• EXERCISE AIM: Output the records from the line with "How far from" up to and including the end of the records as a two-column CSV with the header input,output, one row per record. Put each record's text and its answer in their own quoted fields, replacing any line breaks with spaces.
╭──
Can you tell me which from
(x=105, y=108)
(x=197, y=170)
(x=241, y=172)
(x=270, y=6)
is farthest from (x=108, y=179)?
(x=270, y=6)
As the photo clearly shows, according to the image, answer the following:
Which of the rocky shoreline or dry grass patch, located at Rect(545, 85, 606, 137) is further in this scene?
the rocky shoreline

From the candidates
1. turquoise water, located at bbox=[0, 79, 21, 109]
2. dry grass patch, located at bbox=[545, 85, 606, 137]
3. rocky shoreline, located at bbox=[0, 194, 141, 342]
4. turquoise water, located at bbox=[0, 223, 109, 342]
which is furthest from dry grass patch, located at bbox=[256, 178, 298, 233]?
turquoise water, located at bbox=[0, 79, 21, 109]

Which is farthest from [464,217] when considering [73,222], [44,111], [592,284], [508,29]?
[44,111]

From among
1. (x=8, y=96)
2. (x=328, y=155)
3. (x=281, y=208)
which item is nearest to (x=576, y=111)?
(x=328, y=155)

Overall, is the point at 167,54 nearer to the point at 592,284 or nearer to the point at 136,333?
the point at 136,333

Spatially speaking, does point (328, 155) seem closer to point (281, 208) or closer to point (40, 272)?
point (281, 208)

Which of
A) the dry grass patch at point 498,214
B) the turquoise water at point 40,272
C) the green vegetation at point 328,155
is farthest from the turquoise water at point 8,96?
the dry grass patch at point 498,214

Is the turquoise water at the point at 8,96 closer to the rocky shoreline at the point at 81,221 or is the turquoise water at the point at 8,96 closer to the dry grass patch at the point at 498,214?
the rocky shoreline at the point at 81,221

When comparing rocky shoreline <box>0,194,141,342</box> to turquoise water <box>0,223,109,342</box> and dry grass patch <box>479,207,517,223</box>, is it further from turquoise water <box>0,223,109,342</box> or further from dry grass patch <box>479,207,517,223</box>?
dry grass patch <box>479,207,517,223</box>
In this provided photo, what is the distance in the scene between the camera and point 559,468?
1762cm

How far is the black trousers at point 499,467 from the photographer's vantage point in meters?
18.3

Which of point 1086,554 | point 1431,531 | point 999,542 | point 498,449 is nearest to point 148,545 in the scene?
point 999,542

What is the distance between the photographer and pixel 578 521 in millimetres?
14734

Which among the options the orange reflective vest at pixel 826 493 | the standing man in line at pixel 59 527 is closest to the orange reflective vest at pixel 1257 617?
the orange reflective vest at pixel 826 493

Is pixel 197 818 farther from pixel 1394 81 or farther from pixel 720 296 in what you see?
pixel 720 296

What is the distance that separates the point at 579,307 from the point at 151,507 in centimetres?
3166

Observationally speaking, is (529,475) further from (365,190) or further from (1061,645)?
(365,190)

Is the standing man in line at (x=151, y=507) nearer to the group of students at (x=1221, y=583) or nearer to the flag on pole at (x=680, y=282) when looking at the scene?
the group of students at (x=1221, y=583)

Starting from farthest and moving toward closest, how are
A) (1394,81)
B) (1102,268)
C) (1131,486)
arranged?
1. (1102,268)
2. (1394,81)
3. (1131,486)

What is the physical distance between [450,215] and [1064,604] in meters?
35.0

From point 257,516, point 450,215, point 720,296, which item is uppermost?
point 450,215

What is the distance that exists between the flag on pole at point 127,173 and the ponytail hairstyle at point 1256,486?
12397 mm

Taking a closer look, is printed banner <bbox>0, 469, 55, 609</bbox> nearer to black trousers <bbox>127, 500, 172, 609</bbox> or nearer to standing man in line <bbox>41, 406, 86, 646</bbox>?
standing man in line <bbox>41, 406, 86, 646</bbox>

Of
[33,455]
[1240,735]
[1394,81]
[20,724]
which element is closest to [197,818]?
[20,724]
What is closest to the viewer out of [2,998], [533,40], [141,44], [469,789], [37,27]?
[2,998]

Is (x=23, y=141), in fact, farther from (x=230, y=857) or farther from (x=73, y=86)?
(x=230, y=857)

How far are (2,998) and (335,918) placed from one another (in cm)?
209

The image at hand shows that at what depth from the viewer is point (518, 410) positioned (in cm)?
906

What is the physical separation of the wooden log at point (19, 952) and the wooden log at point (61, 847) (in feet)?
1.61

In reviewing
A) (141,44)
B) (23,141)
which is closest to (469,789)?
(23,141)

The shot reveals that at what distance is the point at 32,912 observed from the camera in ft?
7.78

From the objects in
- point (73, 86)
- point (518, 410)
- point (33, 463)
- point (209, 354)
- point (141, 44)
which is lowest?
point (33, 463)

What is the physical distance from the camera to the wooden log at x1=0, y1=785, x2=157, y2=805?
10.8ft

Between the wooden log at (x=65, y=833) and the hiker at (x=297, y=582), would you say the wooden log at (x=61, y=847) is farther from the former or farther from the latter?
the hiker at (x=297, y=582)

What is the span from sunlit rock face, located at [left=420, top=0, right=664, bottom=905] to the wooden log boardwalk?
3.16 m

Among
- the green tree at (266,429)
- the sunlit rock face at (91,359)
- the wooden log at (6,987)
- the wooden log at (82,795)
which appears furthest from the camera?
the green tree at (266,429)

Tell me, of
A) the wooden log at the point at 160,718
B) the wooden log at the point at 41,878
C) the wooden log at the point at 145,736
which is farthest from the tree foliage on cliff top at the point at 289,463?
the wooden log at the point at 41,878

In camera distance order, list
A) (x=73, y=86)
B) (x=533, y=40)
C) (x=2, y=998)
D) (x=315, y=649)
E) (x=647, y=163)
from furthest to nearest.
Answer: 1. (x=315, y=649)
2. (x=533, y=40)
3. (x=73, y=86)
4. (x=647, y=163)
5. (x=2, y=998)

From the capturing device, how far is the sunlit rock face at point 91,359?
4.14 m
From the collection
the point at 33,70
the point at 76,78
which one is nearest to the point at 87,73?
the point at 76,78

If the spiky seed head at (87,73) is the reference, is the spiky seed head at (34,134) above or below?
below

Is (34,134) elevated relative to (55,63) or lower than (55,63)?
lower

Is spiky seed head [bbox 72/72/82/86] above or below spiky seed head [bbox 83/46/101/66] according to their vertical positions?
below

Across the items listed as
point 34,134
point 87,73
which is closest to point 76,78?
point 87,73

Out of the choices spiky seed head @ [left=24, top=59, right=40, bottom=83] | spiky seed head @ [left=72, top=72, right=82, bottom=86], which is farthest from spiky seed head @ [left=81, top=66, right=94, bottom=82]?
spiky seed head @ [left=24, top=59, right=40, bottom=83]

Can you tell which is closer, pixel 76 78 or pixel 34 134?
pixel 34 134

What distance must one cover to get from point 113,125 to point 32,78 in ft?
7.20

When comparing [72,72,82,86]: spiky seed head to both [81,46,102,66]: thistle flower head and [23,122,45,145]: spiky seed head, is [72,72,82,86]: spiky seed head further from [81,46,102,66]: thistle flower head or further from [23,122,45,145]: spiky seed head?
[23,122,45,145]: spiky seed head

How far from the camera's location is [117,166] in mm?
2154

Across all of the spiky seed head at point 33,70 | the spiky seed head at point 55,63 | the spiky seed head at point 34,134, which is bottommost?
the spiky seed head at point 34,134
╰──
• TASK SOLUTION:
input,output
"How far from the camera's location is [117,166] in mm?","2154"
"Across all of the spiky seed head at point 33,70 | the spiky seed head at point 55,63 | the spiky seed head at point 34,134, which is bottommost?","the spiky seed head at point 34,134"